In order for a well-bore fluid to be useful in these and other
applications, the fluid must have sufficient specific gravity to exert the
required hydrostatic pressure, and, preferably, its specific gravity
should be capable of being varied to exert the desired amount of
hydrostatic pressure to balance the pressure exerted by the earth
formation. The hydrostatic pressure of the fluid is based upon the height
of the column of fluid in the well and its specific gravity. Since the
well depth, and consequently the height of the column of fluid in the well
is fixed, the only remaining variable, namely, the specific gravity of the
fluid, should be capable of being varied to meet the needs of the
hydrostatic pressure required downhole.
This is currently achieved by one of two means. Frequently, dense
particulate materials such as barytes or calcium carbonate are suspended
in a carrier fluid. A major disadvantage of this method is the migration
of these solids into the pay-zone leading to an impairment in hydrocarbon
recovery. To alleviate this problem, dense, solids-free, brine solutions
of various formulations have been proposed.
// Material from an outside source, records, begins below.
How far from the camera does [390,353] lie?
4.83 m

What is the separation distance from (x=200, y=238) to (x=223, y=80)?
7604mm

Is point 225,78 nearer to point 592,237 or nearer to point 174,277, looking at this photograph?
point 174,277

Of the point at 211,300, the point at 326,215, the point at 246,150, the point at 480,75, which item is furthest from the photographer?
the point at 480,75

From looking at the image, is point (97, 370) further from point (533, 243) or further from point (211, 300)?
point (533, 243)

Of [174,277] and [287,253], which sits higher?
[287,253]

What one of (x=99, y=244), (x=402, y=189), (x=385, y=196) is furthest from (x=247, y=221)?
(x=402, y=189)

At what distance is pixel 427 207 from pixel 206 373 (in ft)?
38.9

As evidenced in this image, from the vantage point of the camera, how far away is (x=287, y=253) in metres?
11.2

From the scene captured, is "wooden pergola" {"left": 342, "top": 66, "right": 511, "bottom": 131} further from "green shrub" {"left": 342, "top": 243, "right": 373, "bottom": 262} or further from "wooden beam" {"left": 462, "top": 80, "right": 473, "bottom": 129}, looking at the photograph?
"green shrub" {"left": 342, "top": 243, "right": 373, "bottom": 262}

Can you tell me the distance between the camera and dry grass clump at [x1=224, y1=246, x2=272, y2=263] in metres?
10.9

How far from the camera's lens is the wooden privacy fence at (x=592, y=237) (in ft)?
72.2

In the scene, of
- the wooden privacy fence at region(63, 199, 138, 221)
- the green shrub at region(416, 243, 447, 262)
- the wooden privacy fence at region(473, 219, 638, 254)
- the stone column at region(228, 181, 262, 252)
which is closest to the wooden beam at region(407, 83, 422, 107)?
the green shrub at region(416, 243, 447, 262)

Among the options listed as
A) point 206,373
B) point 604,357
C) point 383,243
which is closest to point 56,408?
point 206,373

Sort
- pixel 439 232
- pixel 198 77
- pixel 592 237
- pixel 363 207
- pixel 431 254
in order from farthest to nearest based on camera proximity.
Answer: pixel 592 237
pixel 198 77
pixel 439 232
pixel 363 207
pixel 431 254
Well-bore fluids should be noncorrosive to the ferrous metal tubing and
pipes which they contact for prolonged periods. Once a producing well is
established and pipe, packer and completion fluid have been installed,
replacement of any part of the pipe string, because of corrosion by the
completion fluid, amounts to a major undertaking, requiring shut down of
the well and a costly and extended period for removal and replacement of
the pipe string. In addition, if the corrosion is severe and rapid, loss
of control of the well due to pipe rupture is a serious possibility.
Well-bore fluids can be (1) water based, e.g. brines, (2) invert emulsions
or (3) oil based systems.
Water based systems are frequently employed, particularly clear brines, but
they suffer from the disadvantages that they are sometimes toxic (and
therefore require special handling procedures), corrosive (and require the
use of well liners and/or corrosion inhibitors), and can recrystallize and
show incompatability with reservoir fluids.
They are also subject to foaming problems and are hygroscopic. Absorption
of water leads to loss of specific gravity and further control problems.
Yet another disadvantage is their tendency to attack elastomeric seals in
well-bore equipment.
Invert emulsion fluids can be weighted with acid soluble materials such as
calcium carbonate and show little reaction with reservoir clays. The
surfactants used to generate the invert emulsion, can, however, damage
payzone formations by wettability changes.
Damage to the formation is a particularly acute problem in many wells. This
can be caused by solids invasion from solid particles in the well-bore
fluid, such as barytes or clay, or fluid invasion by the fluid itself.
This can give rise to dispersion and migration of reservoir clays,
emulsion blocking and scale precipitation.
Clean crude oil is naturally the least damaging completion fluid to be
placed across an oil-bearing formation. However, its use has been
seriously limited due to the difficulty in suspending weighting agents in
it, and, even if this is overcome, the latter can give rise to problems
outlined above.
To overcome these problems we have now devised a novel method for the
completion or work-over of a well and a novel well-bore fluid.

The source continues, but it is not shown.